Count lines with integers in them using bash and wc -l

Question

A utility on my Linux machine outputs a log to 'stdout'. In each line, there is either a String or an Integer, it looks like the following:

[ERROR] resource busy, retrying
0989282882
[DEBUG] starting process with pid 4028
7918361566
1037491392
[DEBUG] starting process with pid 4056
2873187983
7853738301
1290312037
[DEBUG] done with init
1872989829
[DEBUG] cleaning up
8917982882

(In reality it is way longer)

I want to count the lines that have integers in them.

I already used: program | grep DEBUG | wc -l to get the debug count (same for ERROR)

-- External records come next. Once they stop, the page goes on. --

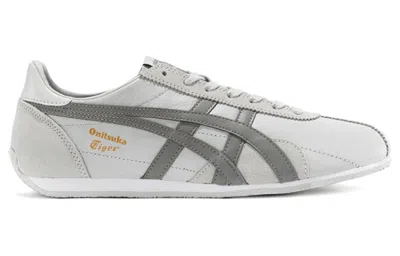 Onitsuka Tiger Runspark 'light Grey' In Gray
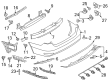 Diagram for Volkswagen ID. Buzz Camber and Alignment Kit - WHT-004-694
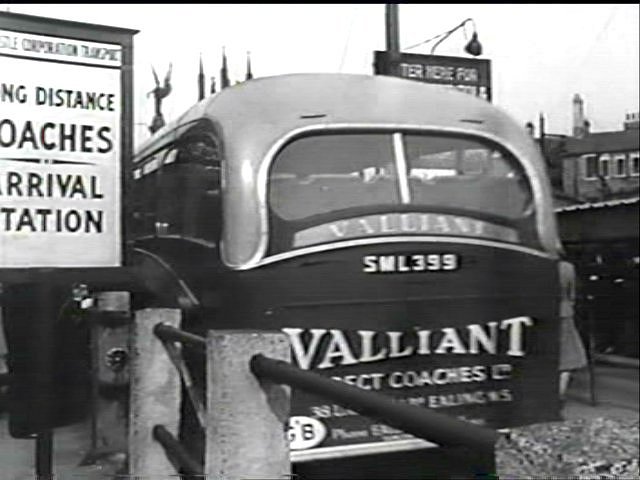 1948 Leyland Tiger PS1/1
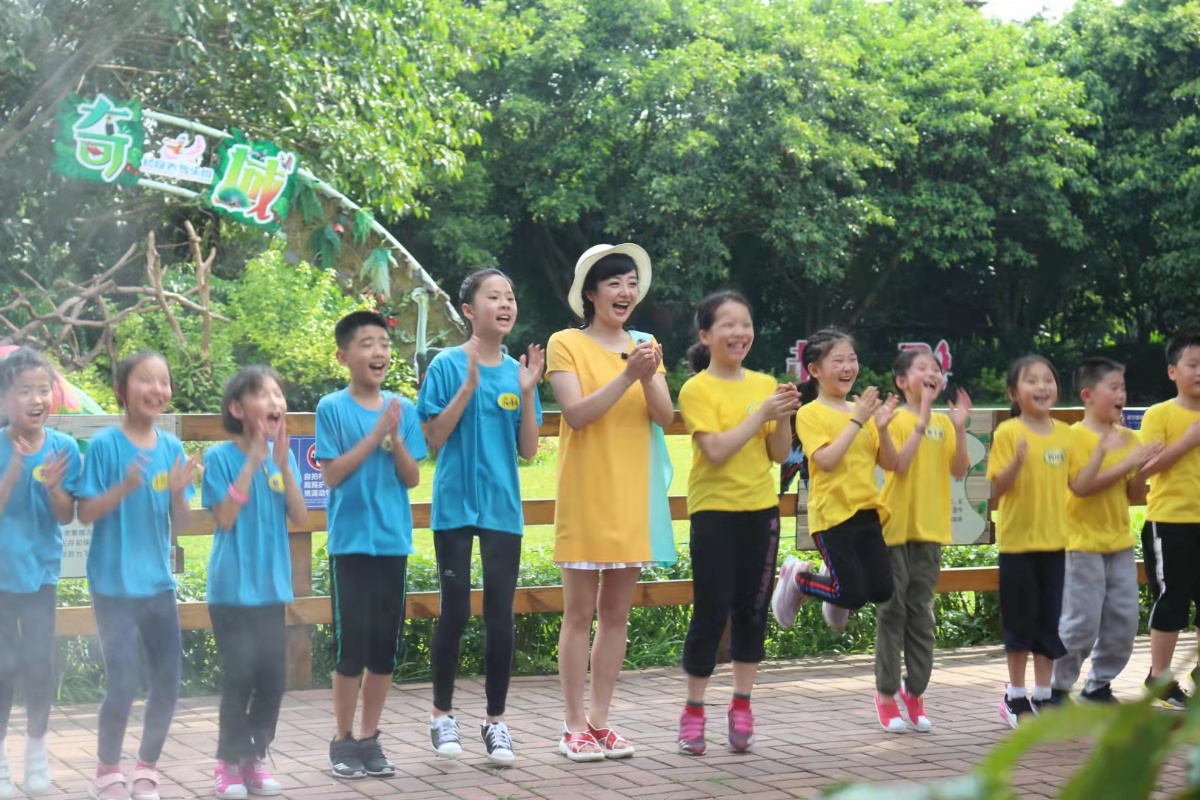 骄傲！宜宾这24个小孩要上央视了！还在各大网络平台同步播出…
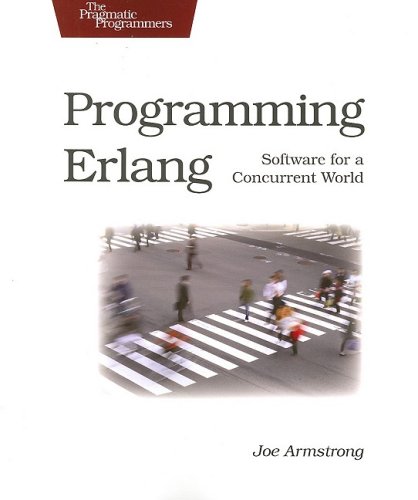 Beispielbild fr Programming Erlang : Software for a Concurrent World zum Verkauf von Better World Books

But how can I count the integers? They don't have anything static like the strings, that I could grep...

Answer 1

You can use grep after specifying a regular expression to identify integers.

For this particular case, grep -E "^[0-9]+" | wc -l should work.

Here,

^ means the start of the line

[0-9] means any number from 0 to 9

+ means one or more such digits

Answer 2

You do not need wc for this, grep has -c

program |  grep -c -E -x '[[:digit:]]+'

• -c print only a count of selected lines
• -E extended regexp (you can omit it and use the pattern [0-9]\+)
• -x match the entire line not just part of it

See POSIX grep manual

Alternatively, since you mentioned also [DEBUG], you can use awk for a single pass (especialy if your program is not idempotent)

program | awk  '/^[0-9]+$/ { numbers++ } /^\[DEBUG\]/ {debugs++} END { print numbers,debugs }'

See POSIX awk manual

Answer 3

I would do this program | grep -E "^[0-9]+" | wc -l. This will match lines which start with 1 or more digits. Seems like enough for your use case.

Answer 4

program | grep '^[0-9].*$' | wc -l